Bond markets, not the oil price, have been the dominant driver of the loonie's value in recent years but the Brexit result has, for the time being, broken the relationship. Global markets were blindsided by the U.K. referendum outcome and the divergence between bond yields and the loonie could be temporary. It's also possible, however, that a new risk-off era has begun and the loonie is poised to weaken.
The two-year spread – the difference in yield between the Canadian and U.S. two-year bond yields – has been more closely tied with the value of the loonie in recent years. As the yield on Canadian bonds dropped below their Treasury counterparts, the loonie weakened. Foreign and Canadian investors were motivated to divert assets from Canadian fixed-income markets toward U.S. markets in order to increase income.
The chart below shows how well this has worked. The orange line is the simply the yield on the Canadian two-year minus the yield on the two-year U.S. bond. The changes in this value mirror the path of the loonie (grey line) almost exactly.
The pattern changed on Friday. U.S. bonds rallied as investors dove for cover from post-Brexit equity risk, taking Treasury yields lower. Canadian bonds, meanwhile, were largely unchanged and spreads tightened. Under normal circumstances, the Canadian dollar would have rallied as domestic yields improved relative to American yields. Instead, the loonie fell and a sharp divergence appears at the end of the chart.
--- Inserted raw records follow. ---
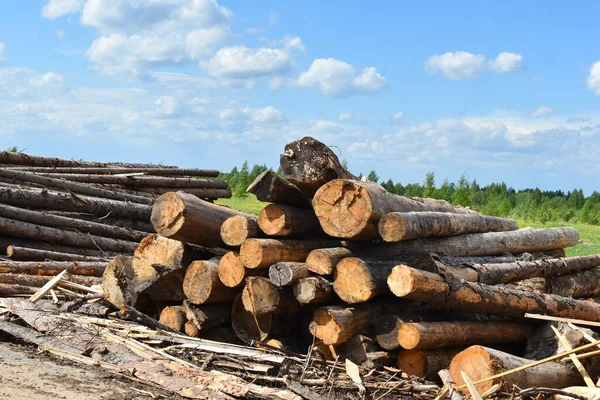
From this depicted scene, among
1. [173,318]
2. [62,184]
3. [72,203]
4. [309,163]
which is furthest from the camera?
[62,184]

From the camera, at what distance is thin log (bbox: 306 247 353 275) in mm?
6891

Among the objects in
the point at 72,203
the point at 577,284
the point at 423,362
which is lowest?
the point at 423,362

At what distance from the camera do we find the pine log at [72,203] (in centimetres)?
1252

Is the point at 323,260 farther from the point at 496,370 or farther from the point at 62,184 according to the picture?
the point at 62,184

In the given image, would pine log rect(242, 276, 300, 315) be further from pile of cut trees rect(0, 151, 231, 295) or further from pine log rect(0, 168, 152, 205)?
pine log rect(0, 168, 152, 205)

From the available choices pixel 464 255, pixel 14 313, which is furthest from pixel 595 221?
pixel 14 313

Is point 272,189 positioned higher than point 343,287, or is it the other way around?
point 272,189

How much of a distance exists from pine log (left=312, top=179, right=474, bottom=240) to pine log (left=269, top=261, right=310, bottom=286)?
1.67ft

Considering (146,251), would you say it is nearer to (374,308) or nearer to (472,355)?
(374,308)

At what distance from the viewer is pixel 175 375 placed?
6.10 meters

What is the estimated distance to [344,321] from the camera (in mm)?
6770

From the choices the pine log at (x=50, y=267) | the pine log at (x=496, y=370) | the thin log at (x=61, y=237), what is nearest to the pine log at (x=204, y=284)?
the pine log at (x=496, y=370)

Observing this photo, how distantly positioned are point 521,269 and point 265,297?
3.41 m

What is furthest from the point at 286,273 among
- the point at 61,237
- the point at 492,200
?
the point at 492,200
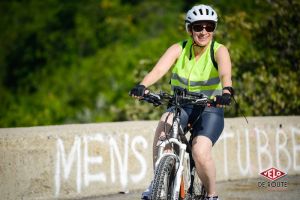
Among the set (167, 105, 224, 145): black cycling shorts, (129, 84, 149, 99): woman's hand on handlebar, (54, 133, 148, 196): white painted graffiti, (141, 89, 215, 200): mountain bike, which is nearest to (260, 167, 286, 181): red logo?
(54, 133, 148, 196): white painted graffiti

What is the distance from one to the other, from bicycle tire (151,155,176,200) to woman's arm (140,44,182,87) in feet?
2.86

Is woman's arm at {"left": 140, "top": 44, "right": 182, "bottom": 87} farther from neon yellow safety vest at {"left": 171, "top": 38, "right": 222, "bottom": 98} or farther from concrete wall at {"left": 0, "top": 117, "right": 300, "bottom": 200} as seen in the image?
concrete wall at {"left": 0, "top": 117, "right": 300, "bottom": 200}

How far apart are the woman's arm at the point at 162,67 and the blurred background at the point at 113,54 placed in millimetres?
4486

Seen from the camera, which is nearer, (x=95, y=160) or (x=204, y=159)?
(x=204, y=159)

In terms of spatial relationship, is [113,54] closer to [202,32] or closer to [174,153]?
[202,32]

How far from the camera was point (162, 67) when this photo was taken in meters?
6.45

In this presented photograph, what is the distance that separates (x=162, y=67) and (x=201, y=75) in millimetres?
346

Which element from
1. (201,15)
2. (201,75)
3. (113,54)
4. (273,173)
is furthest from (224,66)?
(113,54)

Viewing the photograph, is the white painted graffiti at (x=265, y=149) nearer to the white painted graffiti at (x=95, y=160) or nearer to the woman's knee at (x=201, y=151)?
the white painted graffiti at (x=95, y=160)

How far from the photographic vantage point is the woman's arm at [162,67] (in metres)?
6.41

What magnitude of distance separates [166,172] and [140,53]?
53.7 ft

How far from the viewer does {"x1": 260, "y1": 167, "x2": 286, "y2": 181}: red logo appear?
9547 mm

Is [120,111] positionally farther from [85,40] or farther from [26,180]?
[85,40]

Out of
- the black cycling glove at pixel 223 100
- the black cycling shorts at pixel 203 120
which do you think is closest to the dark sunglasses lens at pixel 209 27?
the black cycling shorts at pixel 203 120
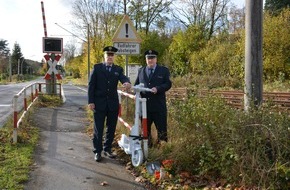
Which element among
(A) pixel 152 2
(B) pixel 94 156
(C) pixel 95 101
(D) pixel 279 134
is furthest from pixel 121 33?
(A) pixel 152 2

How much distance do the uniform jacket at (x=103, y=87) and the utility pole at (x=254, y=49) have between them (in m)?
2.24

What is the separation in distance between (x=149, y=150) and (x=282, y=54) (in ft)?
82.1

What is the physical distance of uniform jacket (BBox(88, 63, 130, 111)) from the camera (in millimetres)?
6766

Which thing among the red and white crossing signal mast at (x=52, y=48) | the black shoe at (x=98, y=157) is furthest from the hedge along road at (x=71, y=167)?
the red and white crossing signal mast at (x=52, y=48)

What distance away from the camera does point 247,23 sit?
5.55 meters

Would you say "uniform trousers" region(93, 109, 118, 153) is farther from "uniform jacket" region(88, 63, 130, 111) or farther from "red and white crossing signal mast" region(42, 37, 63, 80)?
"red and white crossing signal mast" region(42, 37, 63, 80)

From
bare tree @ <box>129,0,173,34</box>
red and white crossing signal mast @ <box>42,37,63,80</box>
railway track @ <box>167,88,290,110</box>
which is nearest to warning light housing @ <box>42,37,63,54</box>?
red and white crossing signal mast @ <box>42,37,63,80</box>

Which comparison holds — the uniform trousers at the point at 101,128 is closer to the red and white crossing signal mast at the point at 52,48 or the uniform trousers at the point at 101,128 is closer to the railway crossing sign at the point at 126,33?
the railway crossing sign at the point at 126,33

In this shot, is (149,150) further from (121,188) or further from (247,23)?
(247,23)

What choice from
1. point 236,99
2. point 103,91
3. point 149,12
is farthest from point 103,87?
point 149,12

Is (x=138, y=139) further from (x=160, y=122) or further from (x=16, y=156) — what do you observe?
(x=16, y=156)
Canada is a proudly G7 nation but globally, the loonie is historically viewed as a risk currency because of the high equity-market weighting in volatile resource stocks. More recently, fears surrounding overheated housing markets, and the economy's sensitivity to disappointing U.S. growth have foreign investors even more concerned about the loonie.
It's early days in the post-Brexit era and normally I wouldn't make so much out of a reflexive, one-day move in markets after a major event. However, there are reports that the RBC morning conference call for brokers highlighted a warning from the markets that sellers of Canadian bonds among the bank's institutional clients outnumbered buyers by a 10-to-one margin in the early hours of Friday.
Later Friday, RBC chief economist Craig Wright wrote, "A return to risk aversion in financial markets is expected to put downward pressure on oil prices, government bond yields, and the Canadian dollar [relative to the greenback]."
The loonie fell against the greenback Friday despite the fact that, with Treasury yields falling closer to Canadian levels, the Canadian dollar would normally rise. This suggests investor risk aversion.
Nervous foreign investors are likely to require a bigger pick-up in yields before buying domestic bonds instead of U.S. dollar issues. Despite the current Canadian economic slowdown, lower foreign demand for Canadian bonds could create upward market pressure on domestic interest rates – the last thing a weak economy needs.
Again, the U.K.'s decision to leave the European Union is new and shocking, and it will take time for markets to digest the implications. The initial reaction to these kind of events is often exaggerated and it would be a mistake to extrapolate Friday's market action too far. Nonetheless, it does seem safe to say that the loonie will be weaker until global market volatility subsides.